Amber Rath Stern scite author profile

The Wnt/β-catenin signaling pathway is essential for bone cell viability, function and for skeletal integrity. To determine if β-catenin in osteocytes plays a role in the bone anabolic response to mechanical loading, 18-24 wk old osteocyte β-catenin haploinsufficient mice (Dmp1-Cre x β-catenin fl/+; HET cKO) were compared to their β-catenin fl/fl (control) littermates. Trabecular BV/TV was significantly less (58.3%) in HET cKO females versus controls, while male HET cKO and control mice were not significantly different. Trabecular number was significantly less in HET cKO mice compared to controls for both genders and trabecular separation was greater in female HET cKO mice.

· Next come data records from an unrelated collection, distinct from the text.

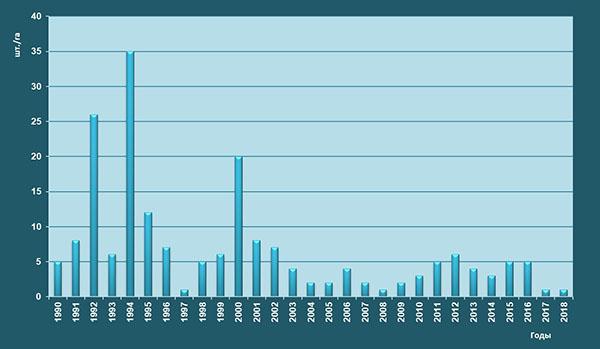 Многолетняя динамика текущего отпада стволов дуба черешчатого в ЦЧЗ (по данным 13-ти лесных ППП)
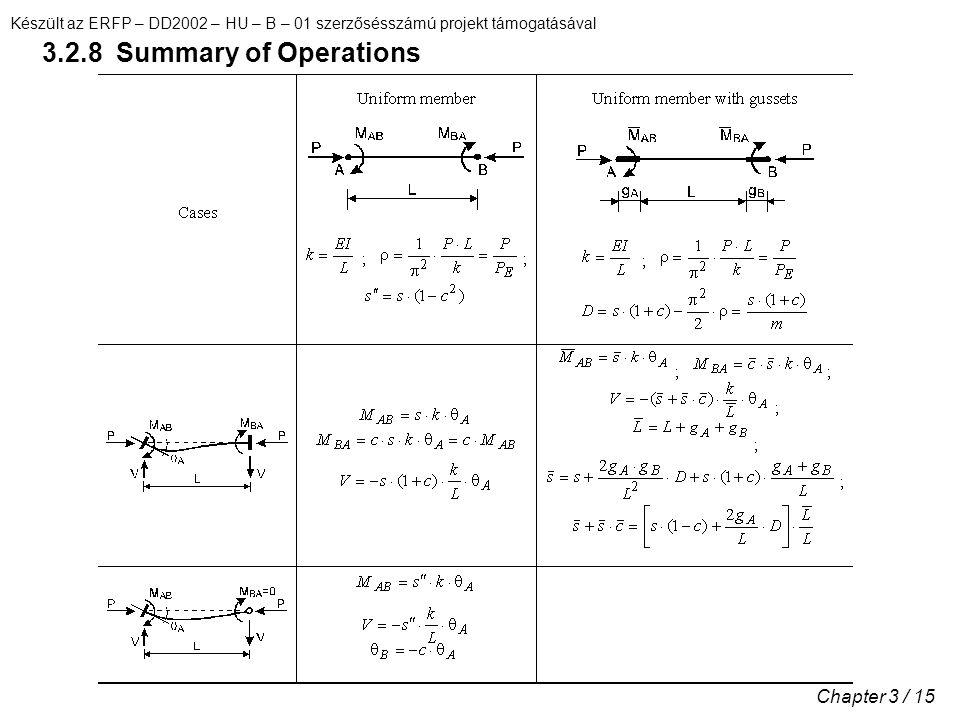 Készült az ERFP – DD2002 – HU – B – 01 szerzősésszámú projekt támogatásával Chapter 3 / 15 3.2.8 Summary of Operations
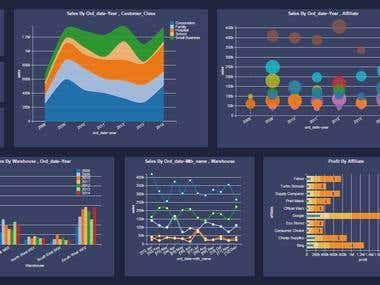 Excel Dashboard for well-known Company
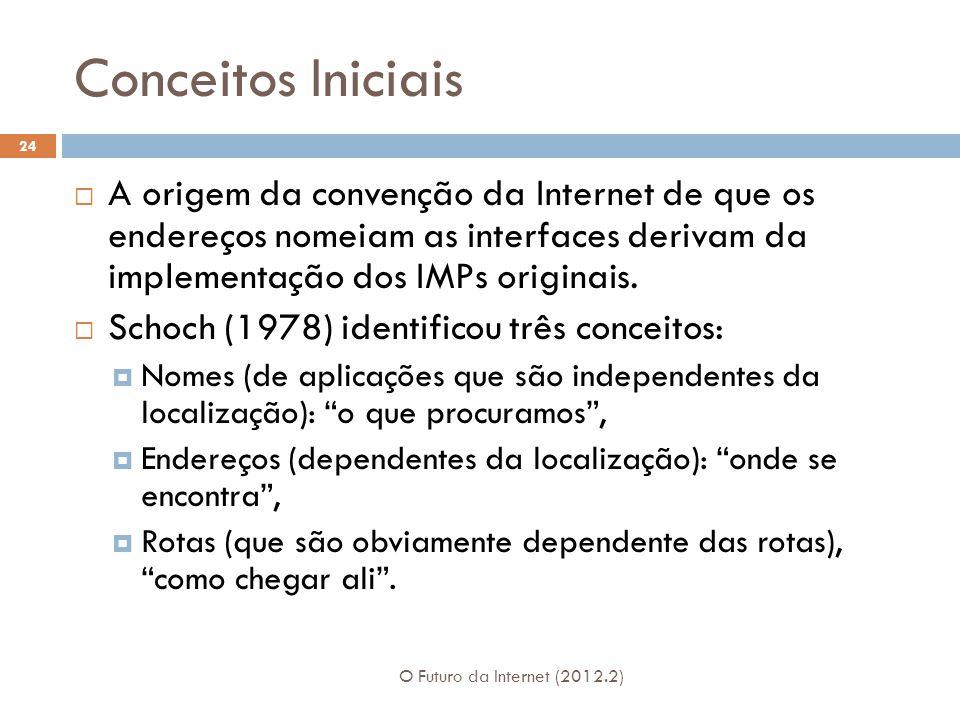 Conceitos Iniciais O Futuro da Internet (2012.2) 24  A origem da convenção da Internet de que os endereços nomeiam as interfaces derivam da implement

Osteoclast surface was significantly greater in female HET cKO mice. Cortical bone parameters in males and females showed subtle or no differences between HET cKO and controls. The right ulnae were loaded in vivo at 100 cycles, 2 Hz, 2500 με, 3 days per week for 3 weeks and the left ulnae served as non-loaded controls. Calcein and alizarin complexone dihydrate were injected 10 days and 3 days prior to sacrifice, respectively. MicroCT analysis detected an 8.7% and 7.1% increase in cortical thickness in the loaded right ulnae of male and female control mice, respectively, compared to their non-loaded left ulnae. No significant increase in new cortical bone formation was observed in the HET cKO mice. Histomorphometric analysis of control mice showed a significant increase in endocortical and periosteal mineral apposition rate (MAR), BFR/BS, BFR/BV and BFR/TV in response to loading, but no significant increases were detected in the loaded HET cKO mice. These data show that deleting a single copy of β-catenin in osteocytes abolishes the anabolic response to loading and that trabecular bone in females is more severely affected and suggest that a critical threshold of β-catenin is required for bone formation in response to mechanical loading.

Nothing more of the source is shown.